Output the data in full. Keep every word exact and exclude the pictures.

Data provided START

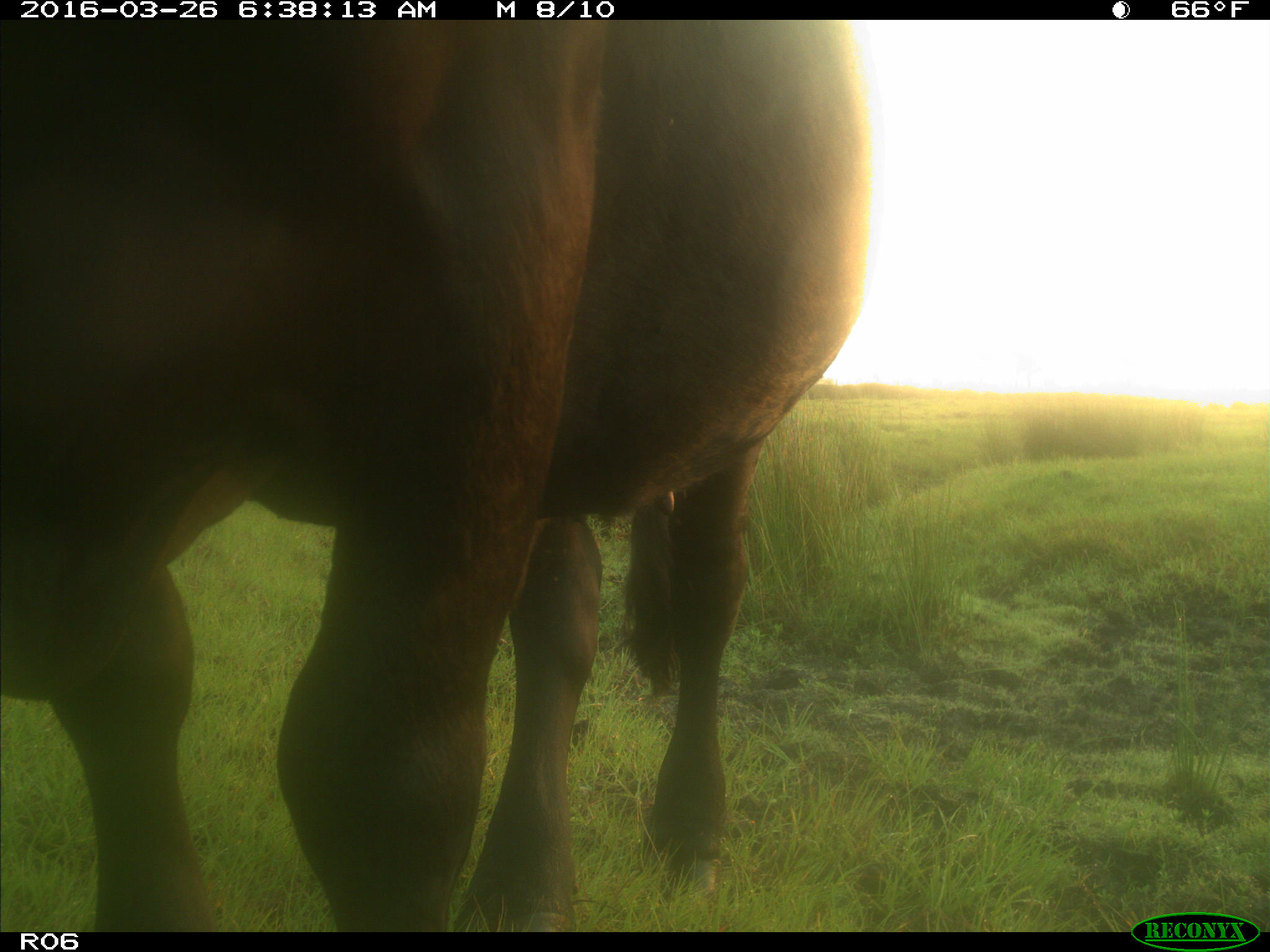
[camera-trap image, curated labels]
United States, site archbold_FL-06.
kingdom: Animalia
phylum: Chordata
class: Mammalia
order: Artiodactyla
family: Bovidae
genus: Bos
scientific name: Bos taurus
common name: domestic cow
Bos taurus (domestic cow).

Data provided END

▶ **Written response**:
[camera-trap image, curated labels]
United States, site archbold_FL-06.
kingdom: Animalia
phylum: Chordata
class: Mammalia
order: Artiodactyla
family: Bovidae
genus: Bos
scientific name: Bos taurus
common name: domestic cow
Bos taurus (domestic cow).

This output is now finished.